→ **WORK REQUEST**
Only the lines from the one containing "genus: Tamiasciurus" through the end of the data belong in the answer; reproduce them exactly.

[Saved entries]

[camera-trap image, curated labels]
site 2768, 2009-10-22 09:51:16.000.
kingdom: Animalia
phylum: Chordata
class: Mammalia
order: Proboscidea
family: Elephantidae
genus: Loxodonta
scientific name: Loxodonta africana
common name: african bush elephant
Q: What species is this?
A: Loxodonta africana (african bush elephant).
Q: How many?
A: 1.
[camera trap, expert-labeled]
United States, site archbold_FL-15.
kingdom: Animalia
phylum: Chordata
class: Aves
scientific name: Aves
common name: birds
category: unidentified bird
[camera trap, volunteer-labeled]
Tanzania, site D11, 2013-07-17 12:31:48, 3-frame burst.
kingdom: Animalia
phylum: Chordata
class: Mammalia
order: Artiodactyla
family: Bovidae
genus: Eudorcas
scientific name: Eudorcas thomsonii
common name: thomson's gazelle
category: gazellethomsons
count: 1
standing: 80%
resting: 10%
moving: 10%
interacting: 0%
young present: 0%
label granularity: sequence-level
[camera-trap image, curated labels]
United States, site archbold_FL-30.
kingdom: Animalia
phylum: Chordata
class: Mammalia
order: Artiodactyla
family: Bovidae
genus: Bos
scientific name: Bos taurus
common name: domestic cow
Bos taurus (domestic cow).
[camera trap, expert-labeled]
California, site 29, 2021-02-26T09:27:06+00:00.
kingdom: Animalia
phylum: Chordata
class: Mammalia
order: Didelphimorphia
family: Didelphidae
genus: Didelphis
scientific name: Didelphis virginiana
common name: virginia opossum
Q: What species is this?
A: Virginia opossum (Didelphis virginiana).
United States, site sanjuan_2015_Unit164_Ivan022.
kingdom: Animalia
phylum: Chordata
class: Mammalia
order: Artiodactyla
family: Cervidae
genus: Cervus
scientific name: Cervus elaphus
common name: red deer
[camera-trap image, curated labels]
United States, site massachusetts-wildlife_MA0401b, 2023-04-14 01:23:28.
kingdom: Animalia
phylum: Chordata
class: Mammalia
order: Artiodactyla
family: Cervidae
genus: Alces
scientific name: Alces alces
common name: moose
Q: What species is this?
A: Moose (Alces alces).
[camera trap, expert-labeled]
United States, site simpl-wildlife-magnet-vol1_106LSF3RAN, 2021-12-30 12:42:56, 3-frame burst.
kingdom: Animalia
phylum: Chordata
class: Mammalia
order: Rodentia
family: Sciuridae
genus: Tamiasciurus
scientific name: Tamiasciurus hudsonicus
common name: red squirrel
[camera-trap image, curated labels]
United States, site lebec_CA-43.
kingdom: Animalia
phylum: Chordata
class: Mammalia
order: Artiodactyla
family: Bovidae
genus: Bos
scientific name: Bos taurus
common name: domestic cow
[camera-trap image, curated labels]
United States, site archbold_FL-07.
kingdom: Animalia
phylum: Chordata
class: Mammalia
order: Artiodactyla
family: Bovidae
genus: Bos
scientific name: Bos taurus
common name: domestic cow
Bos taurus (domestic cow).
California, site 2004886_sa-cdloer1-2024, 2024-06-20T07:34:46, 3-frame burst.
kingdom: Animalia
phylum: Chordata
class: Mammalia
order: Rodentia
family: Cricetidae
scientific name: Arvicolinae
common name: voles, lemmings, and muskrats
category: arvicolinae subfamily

→ **ANSWER**
genus: Tamiasciurus
scientific name: Tamiasciurus hudsonicus
common name: red squirrel
[camera-trap image, curated labels]
United States, site lebec_CA-43.
kingdom: Animalia
phylum: Chordata
class: Mammalia
order: Artiodactyla
family: Bovidae
genus: Bos
scientific name: Bos taurus
common name: domestic cow
[camera-trap image, curated labels]
United States, site archbold_FL-07.
kingdom: Animalia
phylum: Chordata
class: Mammalia
order: Artiodactyla
family: Bovidae
genus: Bos
scientific name: Bos taurus
common name: domestic cow
Bos taurus (domestic cow).
California, site 2004886_sa-cdloer1-2024, 2024-06-20T07:34:46, 3-frame burst.
kingdom: Animalia
phylum: Chordata
class: Mammalia
order: Rodentia
family: Cricetidae
scientific name: Arvicolinae
common name: voles, lemmings, and muskrats
category: arvicolinae subfamily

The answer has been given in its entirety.